情報の活用:
1. 本文抜粋によると、当社が定めている4つの成長戦略は何ですか。
2. 本文抜粋のうち「医薬品業界を取り巻く環境は」で始まる段落を、主な事実を残して箇条書きに要約してください。

本文抜粋:
============================================================

そして、すべての事業活動において、人の生命に関わる医薬品を取り扱う製薬企業としての責任を深く自覚し、法令遵守はもとより、高い倫理観に基づき行動すべく、コンプライアンスの一層の強化に努めています。
(2)経営課題
新薬開発型医薬品企業として永続的な発展を実現するため、次のとおり現状の課題を定め、対応に取り組んでいます。
<現状における課題と取り組み>
新型コロナウイルス感染症の世界的流行は、変異ウイルス株の発生もあり収束についてはまだ不透明な状況です。こうした中で当社では、医薬品の安定供給体制の確保・維持をはじめ、事業活動の継続のため、従業員および事業関係者への感染防止など様々な対応を行っています。
医薬品業界を取り巻く環境は目まぐるしいスピードで日々変化していますが、オープンイノベーションの活発化やデジタルを核とした異業種連携による新しい価値の創出、セルフメディケーションの重要性の高まりなど、新薬開発における様々な成長機会は残されています。当社では、あらゆる状況に柔軟かつ迅速に対応して世界で通用する企業となることを目指し、4つの成長戦略「製品価値最大化~患者本位の視点で~」「パイプライン強化とグローバル開発の加速」「欧米自販の実現」「事業ドメインの拡大」を定めて事業活動に取り組んでいます。さらに、これらの成長戦略を支える経営基盤であるデジタル・IT基盤、人財、企業ブランド等の無形資産の拡充に努めます。

============================================================

データ欄:
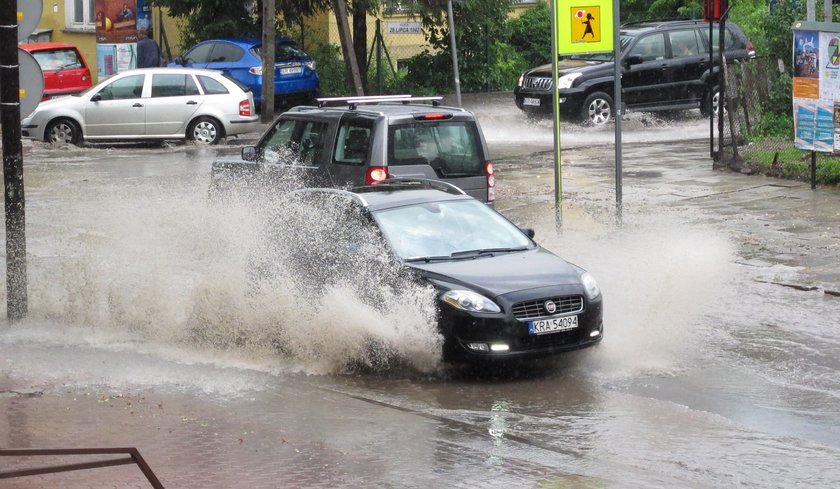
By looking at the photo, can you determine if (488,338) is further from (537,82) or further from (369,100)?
(537,82)

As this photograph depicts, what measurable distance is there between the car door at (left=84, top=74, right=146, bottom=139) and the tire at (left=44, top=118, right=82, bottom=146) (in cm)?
26

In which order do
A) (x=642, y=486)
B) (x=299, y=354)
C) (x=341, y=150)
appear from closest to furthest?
(x=642, y=486), (x=299, y=354), (x=341, y=150)

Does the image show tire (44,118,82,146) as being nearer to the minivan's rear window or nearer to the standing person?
the standing person

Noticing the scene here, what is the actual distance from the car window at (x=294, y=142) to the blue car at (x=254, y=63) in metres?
14.6

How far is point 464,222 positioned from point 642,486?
4.35 m

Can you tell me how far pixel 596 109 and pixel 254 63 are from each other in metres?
8.55

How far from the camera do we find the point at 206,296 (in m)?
11.1

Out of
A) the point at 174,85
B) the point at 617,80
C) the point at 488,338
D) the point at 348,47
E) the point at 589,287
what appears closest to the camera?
the point at 488,338

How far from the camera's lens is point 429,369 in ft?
31.7

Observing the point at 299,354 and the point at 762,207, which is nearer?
the point at 299,354

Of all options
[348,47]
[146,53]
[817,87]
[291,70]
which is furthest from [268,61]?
[817,87]

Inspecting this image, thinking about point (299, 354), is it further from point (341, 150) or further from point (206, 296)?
point (341, 150)

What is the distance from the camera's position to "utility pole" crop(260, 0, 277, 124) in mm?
27969

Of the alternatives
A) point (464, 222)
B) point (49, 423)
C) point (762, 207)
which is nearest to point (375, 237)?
point (464, 222)
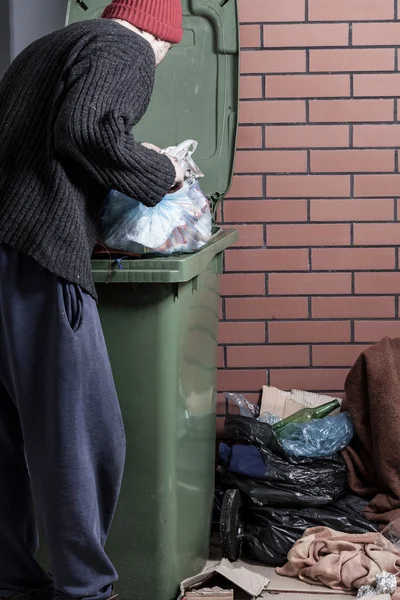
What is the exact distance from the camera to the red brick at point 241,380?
11.0 feet

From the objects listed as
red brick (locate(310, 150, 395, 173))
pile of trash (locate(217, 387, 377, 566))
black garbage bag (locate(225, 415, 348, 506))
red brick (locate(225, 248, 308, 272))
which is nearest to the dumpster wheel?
pile of trash (locate(217, 387, 377, 566))

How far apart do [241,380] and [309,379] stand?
0.89 feet

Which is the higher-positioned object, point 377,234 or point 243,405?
point 377,234

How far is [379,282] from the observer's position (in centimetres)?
327

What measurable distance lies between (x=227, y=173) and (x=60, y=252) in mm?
1181

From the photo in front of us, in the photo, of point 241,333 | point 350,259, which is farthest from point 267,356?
point 350,259

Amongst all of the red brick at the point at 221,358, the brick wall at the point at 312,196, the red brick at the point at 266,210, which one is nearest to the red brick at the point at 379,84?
the brick wall at the point at 312,196

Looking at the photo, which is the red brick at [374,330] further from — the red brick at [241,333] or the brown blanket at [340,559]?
the brown blanket at [340,559]

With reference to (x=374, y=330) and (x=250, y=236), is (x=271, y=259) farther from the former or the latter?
(x=374, y=330)

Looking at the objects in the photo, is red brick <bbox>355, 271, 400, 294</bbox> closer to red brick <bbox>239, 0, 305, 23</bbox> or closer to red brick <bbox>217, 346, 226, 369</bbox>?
red brick <bbox>217, 346, 226, 369</bbox>

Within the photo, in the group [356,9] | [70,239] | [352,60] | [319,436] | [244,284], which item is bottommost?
[319,436]

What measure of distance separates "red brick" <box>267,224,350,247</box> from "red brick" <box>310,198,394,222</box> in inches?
1.5

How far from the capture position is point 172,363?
222 centimetres

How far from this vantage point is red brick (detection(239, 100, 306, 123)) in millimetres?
3191
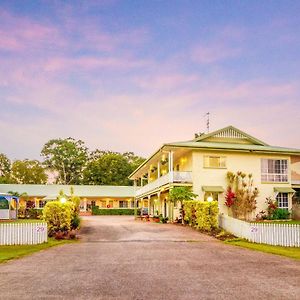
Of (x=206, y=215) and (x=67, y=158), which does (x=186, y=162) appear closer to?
(x=206, y=215)

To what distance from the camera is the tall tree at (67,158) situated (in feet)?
303

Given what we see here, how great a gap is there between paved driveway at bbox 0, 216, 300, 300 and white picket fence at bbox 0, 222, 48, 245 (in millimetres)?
2025

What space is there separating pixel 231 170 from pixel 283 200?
5.84m

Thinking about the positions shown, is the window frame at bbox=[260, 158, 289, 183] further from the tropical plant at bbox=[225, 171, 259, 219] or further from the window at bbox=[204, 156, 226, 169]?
the window at bbox=[204, 156, 226, 169]

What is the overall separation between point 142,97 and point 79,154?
60.7 m

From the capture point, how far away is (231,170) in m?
33.5

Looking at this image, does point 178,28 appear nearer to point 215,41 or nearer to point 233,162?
point 215,41

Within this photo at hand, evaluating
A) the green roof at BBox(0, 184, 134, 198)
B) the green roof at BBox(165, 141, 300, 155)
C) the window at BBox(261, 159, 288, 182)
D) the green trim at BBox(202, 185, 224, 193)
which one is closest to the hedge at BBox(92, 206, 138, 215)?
the green roof at BBox(0, 184, 134, 198)

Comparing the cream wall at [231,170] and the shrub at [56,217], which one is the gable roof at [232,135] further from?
the shrub at [56,217]

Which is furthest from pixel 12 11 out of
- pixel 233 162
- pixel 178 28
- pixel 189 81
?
pixel 233 162

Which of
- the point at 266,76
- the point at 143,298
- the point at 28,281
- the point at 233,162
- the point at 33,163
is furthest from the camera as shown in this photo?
the point at 33,163

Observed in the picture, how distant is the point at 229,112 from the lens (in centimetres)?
3653

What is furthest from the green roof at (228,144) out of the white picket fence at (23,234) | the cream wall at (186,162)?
the white picket fence at (23,234)

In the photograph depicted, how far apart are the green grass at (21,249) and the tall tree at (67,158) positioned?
243 ft
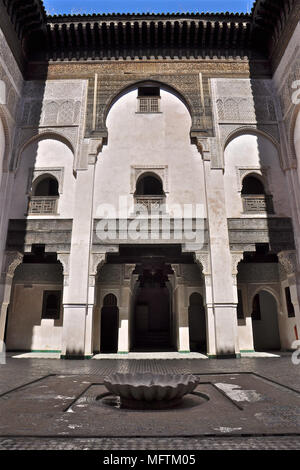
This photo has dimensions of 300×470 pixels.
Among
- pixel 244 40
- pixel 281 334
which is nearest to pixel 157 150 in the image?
pixel 244 40

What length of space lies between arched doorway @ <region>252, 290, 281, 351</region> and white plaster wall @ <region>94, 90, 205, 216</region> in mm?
4030

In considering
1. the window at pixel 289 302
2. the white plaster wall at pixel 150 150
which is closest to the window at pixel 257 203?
the white plaster wall at pixel 150 150

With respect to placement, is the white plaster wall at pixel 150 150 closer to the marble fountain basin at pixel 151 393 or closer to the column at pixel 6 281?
the column at pixel 6 281

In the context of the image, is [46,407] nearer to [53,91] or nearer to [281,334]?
[281,334]

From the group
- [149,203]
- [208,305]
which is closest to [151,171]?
[149,203]

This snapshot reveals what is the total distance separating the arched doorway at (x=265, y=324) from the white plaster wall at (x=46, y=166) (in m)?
6.02

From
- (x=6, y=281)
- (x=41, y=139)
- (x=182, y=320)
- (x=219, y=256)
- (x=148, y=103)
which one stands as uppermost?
(x=148, y=103)

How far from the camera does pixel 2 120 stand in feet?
24.6

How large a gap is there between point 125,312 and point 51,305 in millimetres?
2104

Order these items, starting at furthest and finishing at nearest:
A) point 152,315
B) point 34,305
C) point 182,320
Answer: point 152,315 < point 34,305 < point 182,320

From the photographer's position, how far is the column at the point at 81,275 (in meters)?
6.67

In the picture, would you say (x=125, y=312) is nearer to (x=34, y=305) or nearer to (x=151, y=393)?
(x=34, y=305)

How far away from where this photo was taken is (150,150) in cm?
791
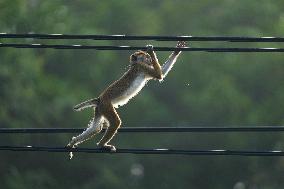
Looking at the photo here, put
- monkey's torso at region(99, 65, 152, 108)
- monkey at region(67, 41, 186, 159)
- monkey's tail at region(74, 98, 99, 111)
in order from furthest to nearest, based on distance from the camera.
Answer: monkey's torso at region(99, 65, 152, 108), monkey's tail at region(74, 98, 99, 111), monkey at region(67, 41, 186, 159)

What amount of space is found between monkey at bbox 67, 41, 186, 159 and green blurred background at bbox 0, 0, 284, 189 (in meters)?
13.8

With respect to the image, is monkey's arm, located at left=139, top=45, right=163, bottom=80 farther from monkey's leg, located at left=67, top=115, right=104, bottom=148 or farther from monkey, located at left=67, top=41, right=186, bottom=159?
monkey's leg, located at left=67, top=115, right=104, bottom=148

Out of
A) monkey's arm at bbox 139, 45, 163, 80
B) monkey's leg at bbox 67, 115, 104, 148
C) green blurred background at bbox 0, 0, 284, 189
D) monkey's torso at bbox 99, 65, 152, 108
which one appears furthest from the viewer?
green blurred background at bbox 0, 0, 284, 189

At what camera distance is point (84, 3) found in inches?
1487

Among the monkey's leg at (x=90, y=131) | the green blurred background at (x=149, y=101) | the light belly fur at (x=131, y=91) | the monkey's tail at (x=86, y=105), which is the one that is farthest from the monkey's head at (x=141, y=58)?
the green blurred background at (x=149, y=101)

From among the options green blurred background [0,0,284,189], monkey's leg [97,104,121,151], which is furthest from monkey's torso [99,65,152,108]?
green blurred background [0,0,284,189]

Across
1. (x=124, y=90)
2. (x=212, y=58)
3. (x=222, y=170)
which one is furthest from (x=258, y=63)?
(x=124, y=90)

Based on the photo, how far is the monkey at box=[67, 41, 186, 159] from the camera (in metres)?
10.8

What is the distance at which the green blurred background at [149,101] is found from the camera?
2836 cm

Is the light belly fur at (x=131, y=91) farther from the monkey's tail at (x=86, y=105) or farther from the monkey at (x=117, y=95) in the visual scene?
the monkey's tail at (x=86, y=105)

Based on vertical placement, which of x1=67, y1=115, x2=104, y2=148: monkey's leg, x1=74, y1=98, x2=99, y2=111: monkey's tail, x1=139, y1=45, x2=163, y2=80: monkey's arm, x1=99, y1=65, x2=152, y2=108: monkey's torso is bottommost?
x1=67, y1=115, x2=104, y2=148: monkey's leg

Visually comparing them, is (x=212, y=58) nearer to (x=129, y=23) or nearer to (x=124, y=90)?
(x=129, y=23)

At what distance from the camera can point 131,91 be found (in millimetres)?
11367

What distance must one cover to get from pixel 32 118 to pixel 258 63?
20.6 ft
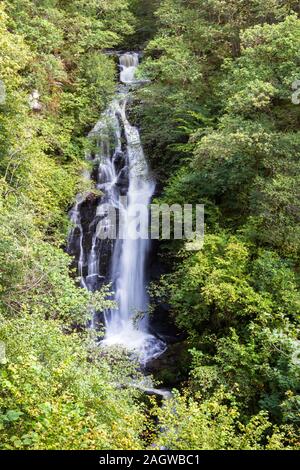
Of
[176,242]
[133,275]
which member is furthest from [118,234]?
[176,242]

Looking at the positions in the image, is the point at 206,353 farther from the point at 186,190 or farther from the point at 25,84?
the point at 25,84

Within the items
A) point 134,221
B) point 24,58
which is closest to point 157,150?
point 134,221

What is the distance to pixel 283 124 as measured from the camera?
1117 cm

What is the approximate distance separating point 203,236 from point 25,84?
827 centimetres

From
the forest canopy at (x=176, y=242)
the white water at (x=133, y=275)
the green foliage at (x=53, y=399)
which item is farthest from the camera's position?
the white water at (x=133, y=275)

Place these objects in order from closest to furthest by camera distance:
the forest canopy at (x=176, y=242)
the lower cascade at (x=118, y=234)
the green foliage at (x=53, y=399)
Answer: the green foliage at (x=53, y=399) → the forest canopy at (x=176, y=242) → the lower cascade at (x=118, y=234)

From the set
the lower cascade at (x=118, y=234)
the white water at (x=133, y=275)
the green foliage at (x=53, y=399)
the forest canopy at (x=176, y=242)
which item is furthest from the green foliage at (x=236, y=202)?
the lower cascade at (x=118, y=234)

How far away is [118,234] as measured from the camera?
1344cm

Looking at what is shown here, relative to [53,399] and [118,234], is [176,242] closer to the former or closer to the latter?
[118,234]

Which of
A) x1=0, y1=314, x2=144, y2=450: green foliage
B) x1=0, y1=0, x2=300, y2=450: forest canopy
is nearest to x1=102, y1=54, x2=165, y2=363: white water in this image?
x1=0, y1=0, x2=300, y2=450: forest canopy

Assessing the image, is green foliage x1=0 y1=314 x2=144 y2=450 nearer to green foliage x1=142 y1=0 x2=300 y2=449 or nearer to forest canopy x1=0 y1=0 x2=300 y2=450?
forest canopy x1=0 y1=0 x2=300 y2=450

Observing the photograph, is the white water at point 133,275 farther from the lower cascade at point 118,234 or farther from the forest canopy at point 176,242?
the forest canopy at point 176,242

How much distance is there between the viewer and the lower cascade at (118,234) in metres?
12.0

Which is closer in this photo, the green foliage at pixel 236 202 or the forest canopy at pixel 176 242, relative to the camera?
the forest canopy at pixel 176 242
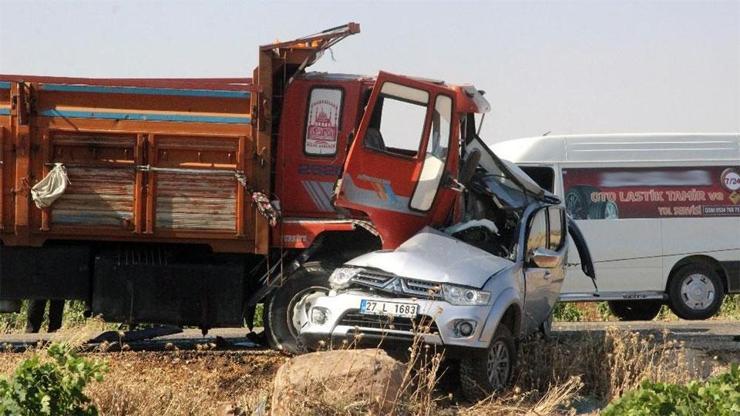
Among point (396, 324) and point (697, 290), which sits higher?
point (396, 324)

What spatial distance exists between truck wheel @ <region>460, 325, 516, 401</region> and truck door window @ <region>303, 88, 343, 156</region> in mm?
3318

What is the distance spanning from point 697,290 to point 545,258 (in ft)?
25.0

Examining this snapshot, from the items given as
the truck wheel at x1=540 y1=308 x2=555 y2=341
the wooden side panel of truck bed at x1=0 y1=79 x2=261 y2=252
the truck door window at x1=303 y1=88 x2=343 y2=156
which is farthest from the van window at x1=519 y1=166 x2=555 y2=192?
the wooden side panel of truck bed at x1=0 y1=79 x2=261 y2=252

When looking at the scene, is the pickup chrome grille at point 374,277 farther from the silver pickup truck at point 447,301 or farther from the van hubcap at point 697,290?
the van hubcap at point 697,290

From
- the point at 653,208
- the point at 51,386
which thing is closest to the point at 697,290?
the point at 653,208

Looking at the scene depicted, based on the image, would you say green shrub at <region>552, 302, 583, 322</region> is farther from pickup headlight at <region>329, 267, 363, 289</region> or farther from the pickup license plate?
the pickup license plate

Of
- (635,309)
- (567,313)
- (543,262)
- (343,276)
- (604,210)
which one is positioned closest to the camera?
(343,276)

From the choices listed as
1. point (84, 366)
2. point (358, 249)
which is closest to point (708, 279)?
point (358, 249)

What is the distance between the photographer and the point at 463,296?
10.9 m

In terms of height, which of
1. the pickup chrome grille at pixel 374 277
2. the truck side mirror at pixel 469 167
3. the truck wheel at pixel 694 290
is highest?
the truck side mirror at pixel 469 167

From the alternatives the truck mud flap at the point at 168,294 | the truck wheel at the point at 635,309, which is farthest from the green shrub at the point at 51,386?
the truck wheel at the point at 635,309

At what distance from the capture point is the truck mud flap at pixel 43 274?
1341 centimetres

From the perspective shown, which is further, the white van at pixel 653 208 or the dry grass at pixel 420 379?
the white van at pixel 653 208

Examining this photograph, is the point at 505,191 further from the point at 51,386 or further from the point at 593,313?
the point at 593,313
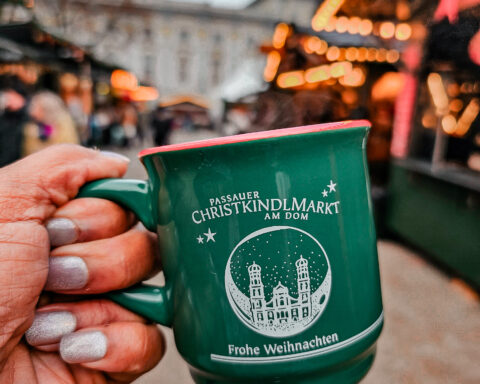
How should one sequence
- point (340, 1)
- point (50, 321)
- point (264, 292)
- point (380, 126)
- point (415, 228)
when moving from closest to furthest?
point (264, 292) → point (50, 321) → point (340, 1) → point (415, 228) → point (380, 126)

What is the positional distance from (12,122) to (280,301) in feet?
15.5

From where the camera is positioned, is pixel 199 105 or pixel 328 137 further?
pixel 199 105

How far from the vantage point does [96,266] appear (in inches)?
27.4

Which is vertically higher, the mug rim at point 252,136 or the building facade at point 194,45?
the building facade at point 194,45

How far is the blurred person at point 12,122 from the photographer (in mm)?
4208

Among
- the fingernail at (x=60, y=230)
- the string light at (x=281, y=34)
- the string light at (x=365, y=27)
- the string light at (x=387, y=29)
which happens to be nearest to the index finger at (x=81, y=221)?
the fingernail at (x=60, y=230)

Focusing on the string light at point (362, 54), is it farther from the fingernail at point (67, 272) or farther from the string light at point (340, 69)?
the fingernail at point (67, 272)

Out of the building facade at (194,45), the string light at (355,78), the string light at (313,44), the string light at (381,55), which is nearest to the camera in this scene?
the string light at (381,55)

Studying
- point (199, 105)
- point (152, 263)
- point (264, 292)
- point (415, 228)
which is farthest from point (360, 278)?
point (199, 105)

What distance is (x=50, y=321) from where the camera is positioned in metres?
0.69

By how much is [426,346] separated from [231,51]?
4117 cm

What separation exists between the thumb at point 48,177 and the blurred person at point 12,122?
388 cm

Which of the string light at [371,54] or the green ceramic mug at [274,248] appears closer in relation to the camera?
the green ceramic mug at [274,248]

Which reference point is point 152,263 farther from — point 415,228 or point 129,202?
point 415,228
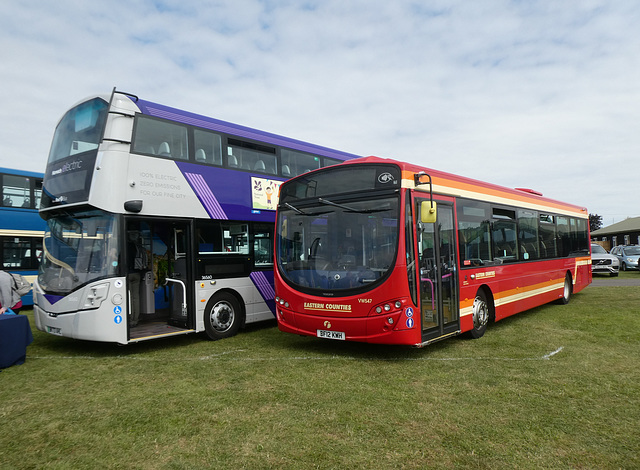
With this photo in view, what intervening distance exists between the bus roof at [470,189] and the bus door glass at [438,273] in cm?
35

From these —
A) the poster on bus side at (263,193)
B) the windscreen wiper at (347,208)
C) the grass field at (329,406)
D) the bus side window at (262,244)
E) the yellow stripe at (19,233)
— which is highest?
the poster on bus side at (263,193)

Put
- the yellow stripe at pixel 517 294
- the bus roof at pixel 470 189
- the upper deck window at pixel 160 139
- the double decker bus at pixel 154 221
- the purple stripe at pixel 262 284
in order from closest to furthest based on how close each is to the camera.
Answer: the bus roof at pixel 470 189 < the double decker bus at pixel 154 221 < the upper deck window at pixel 160 139 < the yellow stripe at pixel 517 294 < the purple stripe at pixel 262 284

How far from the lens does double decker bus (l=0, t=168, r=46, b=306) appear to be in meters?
13.4

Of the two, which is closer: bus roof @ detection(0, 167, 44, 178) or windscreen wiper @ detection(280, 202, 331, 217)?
windscreen wiper @ detection(280, 202, 331, 217)

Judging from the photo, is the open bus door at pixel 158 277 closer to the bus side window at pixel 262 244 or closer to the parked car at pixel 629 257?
the bus side window at pixel 262 244

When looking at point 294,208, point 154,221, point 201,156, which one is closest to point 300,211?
point 294,208

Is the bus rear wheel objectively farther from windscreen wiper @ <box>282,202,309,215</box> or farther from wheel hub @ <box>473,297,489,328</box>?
wheel hub @ <box>473,297,489,328</box>

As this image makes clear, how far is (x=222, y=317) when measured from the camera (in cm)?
912

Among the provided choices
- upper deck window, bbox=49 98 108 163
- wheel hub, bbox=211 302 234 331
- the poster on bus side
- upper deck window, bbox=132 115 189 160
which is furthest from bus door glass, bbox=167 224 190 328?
upper deck window, bbox=49 98 108 163

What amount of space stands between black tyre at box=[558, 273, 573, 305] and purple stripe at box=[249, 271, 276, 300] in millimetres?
8436

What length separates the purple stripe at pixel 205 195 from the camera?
862 centimetres

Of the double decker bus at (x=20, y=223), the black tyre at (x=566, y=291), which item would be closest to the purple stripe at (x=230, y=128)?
the double decker bus at (x=20, y=223)

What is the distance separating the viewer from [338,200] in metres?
7.37

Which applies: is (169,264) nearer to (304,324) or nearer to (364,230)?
(304,324)
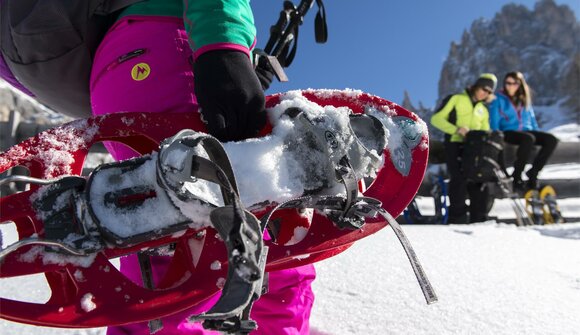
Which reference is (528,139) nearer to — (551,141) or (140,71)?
(551,141)

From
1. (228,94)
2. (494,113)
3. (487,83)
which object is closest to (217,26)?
(228,94)

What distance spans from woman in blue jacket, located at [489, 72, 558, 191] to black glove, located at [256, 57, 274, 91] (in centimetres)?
362

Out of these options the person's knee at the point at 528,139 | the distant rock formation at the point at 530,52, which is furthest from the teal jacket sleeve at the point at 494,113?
the distant rock formation at the point at 530,52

============================================================

解答:
1. 「製品価値最大化~患者本位の視点で~」「パイプライン強化とグローバル開発の加速」「欧米自販の実現」「事業ドメインの拡大」の4つです。

2.
- 医薬品業界を取り巻く環境は急速に変化しているが、新薬開発には成長機会が残されている。
- 成長機会の例として、オープンイノベーションの活発化、デジタルを核とした異業種連携による新しい価値の創出、セルフメディケーションの重要性の高まりがある。
- 当社は、状況に柔軟かつ迅速に対応し、世界で通用する企業となることを目指している。
- そのために4つの成長戦略を定めている。
  - 製品価値最大化~患者本位の視点で~
  - パイプライン強化とグローバル開発の加速
  - 欧米自販の実現
  - 事業ドメインの拡大
- これらの戦略を支える経営基盤として、デジタル・IT基盤、人財、企業ブランド等の無形資産の拡充に努める。